What if you want to recreate the entire manufacturing process for a specific phone, from schematic to test jig, complete with all the different little parts like custom antennas and shells? That’s where you refer to a reverse-engineering company. This kind of company will take an example board, desolder all components, sand off all layers to get to even the internal copper, put all that data into a digital format. All passives that are taken off? Measured with an LCR meter. All ICs? Carefully documented, and, again, you can get a strip of them for $10. After a few weeks of work, you get Gerber files and Altium sources you can modify to add any feature the board might be missing. A schematic usually not included, but you can pay for it to be rebuilt too. And, of course, you get a BOM. Now, this is most of what you need to get a batch of identical phones assembled, starting from just one.

Now, what about if you need some test fixtures for bringup? Here, you can even use a phone of the same model as a test fixture – extend the connectors with separate FPCs, and use that second phone to test any of the different components you might be working on.
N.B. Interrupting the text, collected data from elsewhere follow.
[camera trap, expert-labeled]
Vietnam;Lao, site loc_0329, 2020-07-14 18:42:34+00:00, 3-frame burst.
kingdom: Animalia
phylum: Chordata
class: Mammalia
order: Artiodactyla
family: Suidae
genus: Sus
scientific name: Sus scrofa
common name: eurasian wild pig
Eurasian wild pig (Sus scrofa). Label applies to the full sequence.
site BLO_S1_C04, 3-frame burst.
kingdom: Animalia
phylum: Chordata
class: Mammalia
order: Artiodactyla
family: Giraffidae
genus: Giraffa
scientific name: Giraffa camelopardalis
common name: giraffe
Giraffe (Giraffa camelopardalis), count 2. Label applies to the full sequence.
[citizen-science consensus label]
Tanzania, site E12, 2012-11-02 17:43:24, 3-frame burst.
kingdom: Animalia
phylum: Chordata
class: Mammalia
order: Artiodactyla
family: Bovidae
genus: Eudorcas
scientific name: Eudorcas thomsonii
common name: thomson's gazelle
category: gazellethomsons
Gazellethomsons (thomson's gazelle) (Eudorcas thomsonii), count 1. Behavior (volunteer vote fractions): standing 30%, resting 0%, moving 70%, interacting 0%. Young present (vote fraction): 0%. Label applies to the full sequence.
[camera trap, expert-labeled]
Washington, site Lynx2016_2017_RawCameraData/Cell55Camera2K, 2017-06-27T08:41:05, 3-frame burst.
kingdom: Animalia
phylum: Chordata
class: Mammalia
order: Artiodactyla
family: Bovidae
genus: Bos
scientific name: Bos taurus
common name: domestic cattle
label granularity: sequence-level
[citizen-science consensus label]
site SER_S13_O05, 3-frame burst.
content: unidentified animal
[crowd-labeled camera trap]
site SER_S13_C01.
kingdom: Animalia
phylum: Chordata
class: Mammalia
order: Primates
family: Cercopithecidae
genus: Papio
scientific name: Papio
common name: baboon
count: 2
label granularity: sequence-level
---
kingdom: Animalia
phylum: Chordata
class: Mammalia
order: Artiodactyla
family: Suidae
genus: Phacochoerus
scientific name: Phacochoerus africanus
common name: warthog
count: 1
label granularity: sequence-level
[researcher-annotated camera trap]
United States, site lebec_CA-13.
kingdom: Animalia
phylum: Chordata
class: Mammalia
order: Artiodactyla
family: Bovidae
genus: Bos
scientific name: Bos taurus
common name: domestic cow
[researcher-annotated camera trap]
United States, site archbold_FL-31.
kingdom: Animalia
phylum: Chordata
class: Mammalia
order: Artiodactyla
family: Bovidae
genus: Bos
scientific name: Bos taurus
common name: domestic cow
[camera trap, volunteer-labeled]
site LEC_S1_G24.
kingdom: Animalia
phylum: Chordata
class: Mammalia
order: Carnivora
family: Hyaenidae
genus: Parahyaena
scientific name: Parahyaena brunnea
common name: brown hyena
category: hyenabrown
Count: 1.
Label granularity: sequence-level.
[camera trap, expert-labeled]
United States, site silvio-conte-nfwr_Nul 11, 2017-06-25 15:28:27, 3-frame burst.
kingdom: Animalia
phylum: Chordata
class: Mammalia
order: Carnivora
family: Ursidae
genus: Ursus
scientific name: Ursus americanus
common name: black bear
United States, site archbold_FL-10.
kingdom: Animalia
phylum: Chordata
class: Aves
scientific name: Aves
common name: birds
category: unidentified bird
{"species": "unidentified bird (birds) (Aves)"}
All of these practices tie into the smaller seller culture, where every part you buy is marked with a seller’s stamp, so you can try and bring it back for a refund if it’s faulty.

[Jose] ends by showing a small curiosity he’s found – an I2C-connected daughterboard for a certain phone lineup, that almost, just barely, fits the SAO standard, with proximity and ambient light sensors on it. If you ever wanted to build a secure phone, you want to understand it, and if you want to understand what makes a phone tick, China will give you insights from the place this phone was born.